**Seçilmiş bölüm:**
# # # #

Dil özgürlüğüne şart koymak

Selim FERAT yazdı —

  • Ağzınızda dil varsa, çocukken dilinizi konuşmaya başlar ve konuşursunuz. Birileri bu tabi varlığınızı "hizmet" ve "serbest" diye size lütfediyorsa, sizin "tarlanıza saray kurmuş" birine karşı başkaldırı hakkınız var. Kürtçeye şart koyarsanız, başınıza ebedi bir bela almış olursunuz.
  • Uçum’un "Yasaklar, inkâr ve ret politikaları 12 Eylül faşizmi döneminde tavan yaptı" cümlelerini, Sabri Ok’un açıklamasından sonra yazmasına anlam vermiyor değilim. Sanki bir yerde, inkar ve ret politikalarının şimdiden sonra da tavan yapacağını haber veriyor gibi geldi bana.

Mîr Celadet Bedirxan’ın "varlığın ilk şartı"ndan kasti, Kürt diliydi.

Kürt Dil Platformu’nun Bedirxan’ın ölümüyle "Kürdistan semalarının hüzünlü" olduğunu hatırlatması tesadüfi değil.

Kürtçe Türkiye’de ödenen bedeller sonucu, tesbit edilen ve devlet güdümünde resmi ve sosyal parsellerde icazet ve keyfiyete odaklı serbest bırakılmıştı.

Garantisi olmayan, kendi kaderini tayin eden bir dil değil;

Devlet serumuna bağlı yaşamak/yaşamamak eşiğinde bir dil olarak "özgür" bırakıldı.

a) Ekonominin dili Kürtçe olmadığında, kullananların piyasa değeri yoktur.

b) Politikanın dili Kürtçe değilse, siyaset dünyasında sahne almanız mümkün değil.

c) Sosyal alanda dilinizi konuşuyor ve yabancı bir güç dilinizi kritik gördüğü durumlarda, sizi darp ederek kesintiye uğratıyorsa, diliniz özgür değildir.

Bu üç şık, Türkiye’nin hükmettiği alanlardaki Kürt dili için geçerli.

"Kamuda Kürtçe tercüman hizmeti var";

"Anadillerde siyasi propaganda yapmak serbest";

"Kürtçe çağrı merkezleri açıldı" (M. Uçum) cümlelerinden anlaşılan, birileri bilinen nedenlerden, size dilinizi kullanmanız için "imkanlar" sunuyor.

Ağzınızda dil varsa, çocukken dilinizi konuşmaya başlar ve konuşursunuz.

Birileri bu tabi varlığınızı "hizmet" ve "serbest" diye size lütfediyorsa, sizin "tarlanıza saray kurmuş" birine karşı başkaldırı hakkınız var.

Kürtçenin serbest bırakıldığı alanlar "şart" ve "sınırlamayla" belirlenmiş.

"Serbest" olarak sıfatlandırılan, icazete bağlı "serbestlik".

Ancak eğitim dili olmayan dil, "özgür" değildir.

Kürtçeye şart koyarsanız, başınıza ebedi bir bela almış olursunuz.

İnsan var olduğunda dil vardır.

# # # #

**Kayıt kümesi:**
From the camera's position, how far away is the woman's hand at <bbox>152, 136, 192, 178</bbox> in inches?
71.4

# # # #

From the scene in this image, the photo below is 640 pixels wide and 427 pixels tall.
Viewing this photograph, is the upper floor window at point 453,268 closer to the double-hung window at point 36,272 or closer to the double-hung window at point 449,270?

# # # #

**Görev 1:** Kürtçenin özgürlüğü üzerine yazıya göre Mîr Celadet Bedirxan "varlığın ilk şartı" sözüyle neyi kastediyordu?
**Görev 2:** Kürtçenin özgürlüğü üzerine yazıyı son cümlesinden sonra aynı üslupla sürdürün.

**Sonuç 1:** Kürt dilini.

**Sonuç 2:**
Ve nesiller sonra bazılar, sınır koyduğunuz ve şarta bağlı "serbest" kıldığınız o dili kullanan birileri kapınızı çalar.

Bu bağlamda, sürece ve güncele dönüyorum:

Sabri Ok’un Kürdistan dağlarındaki bir merasimde: "Türkiye’deki güçlerimizi geri çekiyoruz" açıklamasının akabinde, Saray Başdanışmanı Uçum gecikmeden: "Egemenliğin ve birliğin dili Türkçedir" açıklamasını yaptı.

"Kürtçenin bazı özgürlük alanları" tanımı "hukukçu ve siyasetçi" Mehmet Uçum için "tehlike çanı" anlamına gelmez.

Uçum felsefe adamı değil.

Olsaydı, bir dilin "özgürlük alanları" kavramına sığınsaydı, bu onun sosyal intiharı olurdu.

Ancak Uçum, hukukçu olmaktan biraz feragat ederek, siyasetçi olarak konuşuyor.

Onun için, Türk hukuku ve siyaseti açısından egemen olan Türk’tür.

Saray memuru olunca da Uçum:

"Egemenliğin ve birliğin dili Türkçedir" dedi.

Ve tekrarlar:

"Türkler;

Kürtler;

Araplar;

Zazalar;

Lazlar;

Çerkezler;

Gürcüler..

Türkiye’nin her kesimi, Türkiye halkının zorunlu (b.n.)ve ayrılmaz unsurlarıdır".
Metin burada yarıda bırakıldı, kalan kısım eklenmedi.